Starting from the line containing "Going by where each sits vertically, which of", write out the rest of the entries exactly, through the final line, including nothing else.

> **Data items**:
::::
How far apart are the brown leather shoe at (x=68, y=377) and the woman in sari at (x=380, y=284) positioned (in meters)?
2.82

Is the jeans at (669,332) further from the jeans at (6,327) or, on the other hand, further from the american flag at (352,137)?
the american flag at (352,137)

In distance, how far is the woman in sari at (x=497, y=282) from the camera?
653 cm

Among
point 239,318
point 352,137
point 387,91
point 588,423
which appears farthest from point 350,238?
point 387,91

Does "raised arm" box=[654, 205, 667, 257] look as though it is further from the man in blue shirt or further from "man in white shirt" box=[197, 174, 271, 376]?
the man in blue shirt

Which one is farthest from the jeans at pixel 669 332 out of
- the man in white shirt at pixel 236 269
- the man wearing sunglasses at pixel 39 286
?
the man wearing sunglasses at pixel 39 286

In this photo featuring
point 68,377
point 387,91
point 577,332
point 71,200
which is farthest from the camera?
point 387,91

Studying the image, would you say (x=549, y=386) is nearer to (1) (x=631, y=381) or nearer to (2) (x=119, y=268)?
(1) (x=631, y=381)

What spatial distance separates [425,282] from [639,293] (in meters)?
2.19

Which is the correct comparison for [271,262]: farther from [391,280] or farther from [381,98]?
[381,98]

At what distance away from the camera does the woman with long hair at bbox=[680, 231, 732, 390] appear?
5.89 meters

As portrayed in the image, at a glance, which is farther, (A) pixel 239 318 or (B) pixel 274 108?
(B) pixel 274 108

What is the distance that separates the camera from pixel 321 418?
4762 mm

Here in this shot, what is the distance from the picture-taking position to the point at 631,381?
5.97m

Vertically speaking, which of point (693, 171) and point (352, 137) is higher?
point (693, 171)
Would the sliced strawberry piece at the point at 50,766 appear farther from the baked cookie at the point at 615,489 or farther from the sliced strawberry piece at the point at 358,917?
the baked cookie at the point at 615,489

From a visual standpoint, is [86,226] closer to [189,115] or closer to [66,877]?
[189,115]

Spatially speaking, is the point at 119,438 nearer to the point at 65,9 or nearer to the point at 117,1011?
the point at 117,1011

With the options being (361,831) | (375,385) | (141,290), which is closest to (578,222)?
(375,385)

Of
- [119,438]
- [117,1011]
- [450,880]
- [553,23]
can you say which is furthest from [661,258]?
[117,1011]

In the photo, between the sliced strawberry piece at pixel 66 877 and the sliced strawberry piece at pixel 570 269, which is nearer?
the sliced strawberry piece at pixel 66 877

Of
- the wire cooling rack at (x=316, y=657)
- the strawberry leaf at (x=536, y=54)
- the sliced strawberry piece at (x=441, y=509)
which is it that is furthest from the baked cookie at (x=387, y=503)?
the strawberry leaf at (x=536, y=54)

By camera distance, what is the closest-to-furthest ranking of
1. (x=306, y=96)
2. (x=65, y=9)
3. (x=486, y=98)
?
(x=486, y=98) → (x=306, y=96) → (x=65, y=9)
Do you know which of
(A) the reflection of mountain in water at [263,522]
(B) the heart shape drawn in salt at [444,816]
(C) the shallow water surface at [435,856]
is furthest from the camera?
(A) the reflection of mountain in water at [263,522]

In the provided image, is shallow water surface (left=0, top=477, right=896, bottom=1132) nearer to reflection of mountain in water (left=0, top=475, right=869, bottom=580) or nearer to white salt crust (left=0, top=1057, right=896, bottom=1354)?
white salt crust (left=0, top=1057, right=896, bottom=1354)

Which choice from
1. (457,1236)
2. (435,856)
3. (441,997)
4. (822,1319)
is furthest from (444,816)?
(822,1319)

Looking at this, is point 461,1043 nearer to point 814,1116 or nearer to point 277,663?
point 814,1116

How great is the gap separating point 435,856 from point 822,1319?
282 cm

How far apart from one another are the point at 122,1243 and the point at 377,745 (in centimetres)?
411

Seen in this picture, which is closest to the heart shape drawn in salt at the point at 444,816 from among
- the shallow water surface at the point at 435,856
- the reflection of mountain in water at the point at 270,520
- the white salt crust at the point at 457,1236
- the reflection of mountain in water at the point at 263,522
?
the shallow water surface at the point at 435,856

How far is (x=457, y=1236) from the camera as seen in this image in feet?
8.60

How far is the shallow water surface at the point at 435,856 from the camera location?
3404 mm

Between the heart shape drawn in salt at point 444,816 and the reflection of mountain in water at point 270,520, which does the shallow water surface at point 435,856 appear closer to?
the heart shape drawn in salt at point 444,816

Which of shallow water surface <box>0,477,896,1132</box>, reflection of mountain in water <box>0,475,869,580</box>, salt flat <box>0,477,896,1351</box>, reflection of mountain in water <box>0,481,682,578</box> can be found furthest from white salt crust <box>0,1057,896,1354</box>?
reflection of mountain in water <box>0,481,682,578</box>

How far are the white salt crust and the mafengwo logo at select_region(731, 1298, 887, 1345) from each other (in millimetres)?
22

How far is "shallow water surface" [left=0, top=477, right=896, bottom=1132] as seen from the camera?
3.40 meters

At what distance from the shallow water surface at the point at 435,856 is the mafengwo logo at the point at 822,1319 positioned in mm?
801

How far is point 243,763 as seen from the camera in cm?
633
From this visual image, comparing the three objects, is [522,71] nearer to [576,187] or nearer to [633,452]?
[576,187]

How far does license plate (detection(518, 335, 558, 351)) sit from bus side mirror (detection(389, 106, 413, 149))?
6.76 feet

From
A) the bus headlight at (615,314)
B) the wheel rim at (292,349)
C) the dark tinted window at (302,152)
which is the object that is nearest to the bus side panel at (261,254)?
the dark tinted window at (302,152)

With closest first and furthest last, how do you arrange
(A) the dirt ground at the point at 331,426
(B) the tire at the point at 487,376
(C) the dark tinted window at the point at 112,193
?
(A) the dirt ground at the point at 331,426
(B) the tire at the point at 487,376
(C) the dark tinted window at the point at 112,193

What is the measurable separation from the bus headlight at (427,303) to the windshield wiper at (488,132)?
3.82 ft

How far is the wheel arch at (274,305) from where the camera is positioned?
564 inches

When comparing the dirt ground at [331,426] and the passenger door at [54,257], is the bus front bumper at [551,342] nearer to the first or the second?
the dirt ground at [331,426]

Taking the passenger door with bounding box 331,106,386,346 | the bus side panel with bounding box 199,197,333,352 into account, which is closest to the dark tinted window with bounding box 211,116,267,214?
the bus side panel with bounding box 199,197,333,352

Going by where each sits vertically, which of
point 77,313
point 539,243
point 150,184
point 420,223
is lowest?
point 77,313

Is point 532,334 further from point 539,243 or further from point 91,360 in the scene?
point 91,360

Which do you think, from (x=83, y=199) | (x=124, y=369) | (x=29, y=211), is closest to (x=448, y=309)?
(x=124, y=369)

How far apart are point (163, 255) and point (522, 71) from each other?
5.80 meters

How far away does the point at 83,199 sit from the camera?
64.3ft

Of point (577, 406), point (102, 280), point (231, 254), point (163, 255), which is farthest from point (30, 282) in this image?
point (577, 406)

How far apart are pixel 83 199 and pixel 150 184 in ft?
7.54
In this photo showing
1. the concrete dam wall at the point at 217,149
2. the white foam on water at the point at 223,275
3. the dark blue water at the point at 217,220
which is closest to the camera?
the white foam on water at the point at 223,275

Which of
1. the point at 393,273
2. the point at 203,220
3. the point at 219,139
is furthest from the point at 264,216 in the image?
::::
> **Output for this task**:
Going by where each sits vertically, which of
point 77,313
point 539,243
point 150,184
point 420,223
is lowest?
point 77,313

Is point 532,334 further from point 539,243 or further from point 91,360 in the scene?
point 91,360

Which do you think, from (x=83, y=199) | (x=124, y=369) | (x=29, y=211), is closest to (x=448, y=309)?
(x=124, y=369)

How far apart are point (163, 255) and point (522, 71) from each other?
5.80 meters

How far away does the point at 83,199 sit from the camera?
64.3ft

Of point (577, 406), point (102, 280), point (231, 254), point (163, 255), which is farthest from point (30, 282) in this image?
point (577, 406)

How far apart are pixel 83 199 and pixel 150 184 in ft?
7.54
In this photo showing
1. the concrete dam wall at the point at 217,149
2. the white foam on water at the point at 223,275
3. the dark blue water at the point at 217,220
which is closest to the camera?
the white foam on water at the point at 223,275

Which of
1. the point at 393,273
2. the point at 203,220
3. the point at 219,139
is furthest from the point at 264,216 in the image?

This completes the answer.